(Excerpts of spatial question data)

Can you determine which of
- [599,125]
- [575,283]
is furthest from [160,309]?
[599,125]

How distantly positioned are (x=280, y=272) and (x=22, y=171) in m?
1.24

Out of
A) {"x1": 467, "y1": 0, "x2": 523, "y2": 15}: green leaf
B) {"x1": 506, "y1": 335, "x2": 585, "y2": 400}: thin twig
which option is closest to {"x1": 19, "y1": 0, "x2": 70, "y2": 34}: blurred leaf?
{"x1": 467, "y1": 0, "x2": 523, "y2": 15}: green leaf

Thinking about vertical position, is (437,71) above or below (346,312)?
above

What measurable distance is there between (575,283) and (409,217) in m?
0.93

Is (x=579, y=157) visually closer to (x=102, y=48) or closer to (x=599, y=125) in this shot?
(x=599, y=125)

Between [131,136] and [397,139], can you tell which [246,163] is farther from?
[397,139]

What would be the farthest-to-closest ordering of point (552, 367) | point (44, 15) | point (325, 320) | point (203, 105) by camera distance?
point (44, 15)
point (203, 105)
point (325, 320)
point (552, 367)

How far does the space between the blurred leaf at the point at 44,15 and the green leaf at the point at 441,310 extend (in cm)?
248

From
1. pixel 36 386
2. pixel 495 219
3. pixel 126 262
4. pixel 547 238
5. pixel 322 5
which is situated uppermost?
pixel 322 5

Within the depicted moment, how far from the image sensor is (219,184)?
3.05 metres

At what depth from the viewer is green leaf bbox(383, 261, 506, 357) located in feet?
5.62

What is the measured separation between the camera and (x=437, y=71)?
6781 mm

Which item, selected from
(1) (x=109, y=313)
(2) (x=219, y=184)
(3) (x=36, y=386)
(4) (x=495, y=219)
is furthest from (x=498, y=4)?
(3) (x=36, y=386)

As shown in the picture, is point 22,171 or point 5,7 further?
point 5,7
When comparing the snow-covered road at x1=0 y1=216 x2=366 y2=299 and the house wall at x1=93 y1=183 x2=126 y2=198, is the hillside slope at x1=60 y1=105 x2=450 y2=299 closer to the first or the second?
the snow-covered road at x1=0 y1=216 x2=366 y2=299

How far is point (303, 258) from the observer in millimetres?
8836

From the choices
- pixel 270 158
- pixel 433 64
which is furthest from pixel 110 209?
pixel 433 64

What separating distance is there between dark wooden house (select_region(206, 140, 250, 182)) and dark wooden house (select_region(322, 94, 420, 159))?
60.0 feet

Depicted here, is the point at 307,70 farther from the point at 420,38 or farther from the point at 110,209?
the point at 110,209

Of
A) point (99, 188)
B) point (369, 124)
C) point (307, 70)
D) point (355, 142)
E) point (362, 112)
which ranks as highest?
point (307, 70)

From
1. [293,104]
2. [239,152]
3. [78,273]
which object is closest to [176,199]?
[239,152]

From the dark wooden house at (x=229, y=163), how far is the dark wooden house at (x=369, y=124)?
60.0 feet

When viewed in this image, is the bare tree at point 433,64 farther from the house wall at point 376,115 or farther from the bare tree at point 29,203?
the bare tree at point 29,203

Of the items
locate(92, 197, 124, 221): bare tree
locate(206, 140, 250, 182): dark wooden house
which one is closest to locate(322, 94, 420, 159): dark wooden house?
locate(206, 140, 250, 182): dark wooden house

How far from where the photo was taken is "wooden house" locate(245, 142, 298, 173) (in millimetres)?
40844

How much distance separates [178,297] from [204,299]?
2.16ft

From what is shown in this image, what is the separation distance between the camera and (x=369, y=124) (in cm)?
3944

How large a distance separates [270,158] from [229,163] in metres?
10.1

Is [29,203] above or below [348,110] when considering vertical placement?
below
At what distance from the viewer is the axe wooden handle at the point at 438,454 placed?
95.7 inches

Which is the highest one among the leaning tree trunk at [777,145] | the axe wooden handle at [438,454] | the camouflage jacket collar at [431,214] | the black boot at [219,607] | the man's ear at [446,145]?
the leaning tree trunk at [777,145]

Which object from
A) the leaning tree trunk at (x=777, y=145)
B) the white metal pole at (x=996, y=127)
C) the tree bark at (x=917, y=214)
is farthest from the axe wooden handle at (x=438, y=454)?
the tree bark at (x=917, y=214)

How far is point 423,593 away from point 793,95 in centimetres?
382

**YOUR OBJECTIVE**
Reproduce every line of the listing above verbatim.

**RESPONSE BELOW**
Can you determine which of
- [599,125]
- [575,283]
is furthest from [160,309]?
[599,125]

How distantly positioned are (x=280, y=272) and (x=22, y=171) in m?
1.24

Out of
A) {"x1": 467, "y1": 0, "x2": 523, "y2": 15}: green leaf
B) {"x1": 506, "y1": 335, "x2": 585, "y2": 400}: thin twig
which option is closest to {"x1": 19, "y1": 0, "x2": 70, "y2": 34}: blurred leaf?
{"x1": 467, "y1": 0, "x2": 523, "y2": 15}: green leaf

Thinking about vertical position, is (437,71) above or below (346,312)?
above

What measurable distance is there between (575,283) and (409,217) in m?
0.93

Is (x=579, y=157) visually closer to (x=102, y=48) or closer to (x=599, y=125) in this shot?
(x=599, y=125)

Between [131,136] and [397,139], can you tell which [246,163] is farther from?
[397,139]

What would be the farthest-to-closest ordering of point (552, 367) | point (44, 15) | point (325, 320) | point (203, 105) by camera distance?
point (44, 15)
point (203, 105)
point (325, 320)
point (552, 367)

How far does the space between the blurred leaf at the point at 44,15 and the green leaf at the point at 441,310 extend (in cm)?
248

From
1. pixel 36 386
2. pixel 495 219
3. pixel 126 262
4. pixel 547 238
5. pixel 322 5
which is situated uppermost?
pixel 322 5

Within the depicted moment, how far from the image sensor is (219,184)?
3.05 metres

At what depth from the viewer is green leaf bbox(383, 261, 506, 357) located in feet?
5.62

What is the measured separation between the camera and (x=437, y=71)?
6781 mm

Which item, selected from
(1) (x=109, y=313)
(2) (x=219, y=184)
(3) (x=36, y=386)
(4) (x=495, y=219)
is furthest from (x=498, y=4)?
(3) (x=36, y=386)

As shown in the picture, is point 22,171 or point 5,7 further?
point 5,7
When comparing the snow-covered road at x1=0 y1=216 x2=366 y2=299 and the house wall at x1=93 y1=183 x2=126 y2=198, is the hillside slope at x1=60 y1=105 x2=450 y2=299 closer to the first or the second?
the snow-covered road at x1=0 y1=216 x2=366 y2=299

How far is point (303, 258) from the observer in millimetres?
8836

From the choices
- pixel 270 158
- pixel 433 64
which is furthest from pixel 110 209?
pixel 433 64

What separating distance is there between dark wooden house (select_region(206, 140, 250, 182)) and dark wooden house (select_region(322, 94, 420, 159))?
60.0 feet

Depicted here, is the point at 307,70 farther from the point at 420,38 or farther from the point at 110,209?
the point at 110,209

Of
A) point (99, 188)
B) point (369, 124)
C) point (307, 70)
D) point (355, 142)
E) point (362, 112)
which ranks as highest?
point (307, 70)

From
1. [293,104]
2. [239,152]
3. [78,273]
which object is closest to [176,199]?
[239,152]

From the dark wooden house at (x=229, y=163), how far is the dark wooden house at (x=369, y=124)?
60.0 feet

When viewed in this image, is the bare tree at point 433,64 farther from the house wall at point 376,115 or farther from the bare tree at point 29,203?
the bare tree at point 29,203

Of the items
locate(92, 197, 124, 221): bare tree
locate(206, 140, 250, 182): dark wooden house
which one is closest to locate(322, 94, 420, 159): dark wooden house?
locate(206, 140, 250, 182): dark wooden house

How far from where the photo was taken is "wooden house" locate(245, 142, 298, 173) (in millimetres)?
40844

How much distance separates [178,297] from [204,299]?
2.16ft

From what is shown in this image, what is the separation distance between the camera and (x=369, y=124) (in cm)?
3944

How large a distance separates [270,158] from [229,163] in metres?
10.1

Is [29,203] above or below [348,110] when considering vertical placement?
below
At what distance from the viewer is the axe wooden handle at the point at 438,454 placed?
95.7 inches

Which is the highest one among the leaning tree trunk at [777,145] | the axe wooden handle at [438,454] | the camouflage jacket collar at [431,214] | the black boot at [219,607] | the man's ear at [446,145]?
the leaning tree trunk at [777,145]

Which object from
A) the leaning tree trunk at (x=777, y=145)
B) the white metal pole at (x=996, y=127)
C) the tree bark at (x=917, y=214)
is farthest from the axe wooden handle at (x=438, y=454)?
the tree bark at (x=917, y=214)

How far is point 423,593 away from point 793,95 in centimetres?
382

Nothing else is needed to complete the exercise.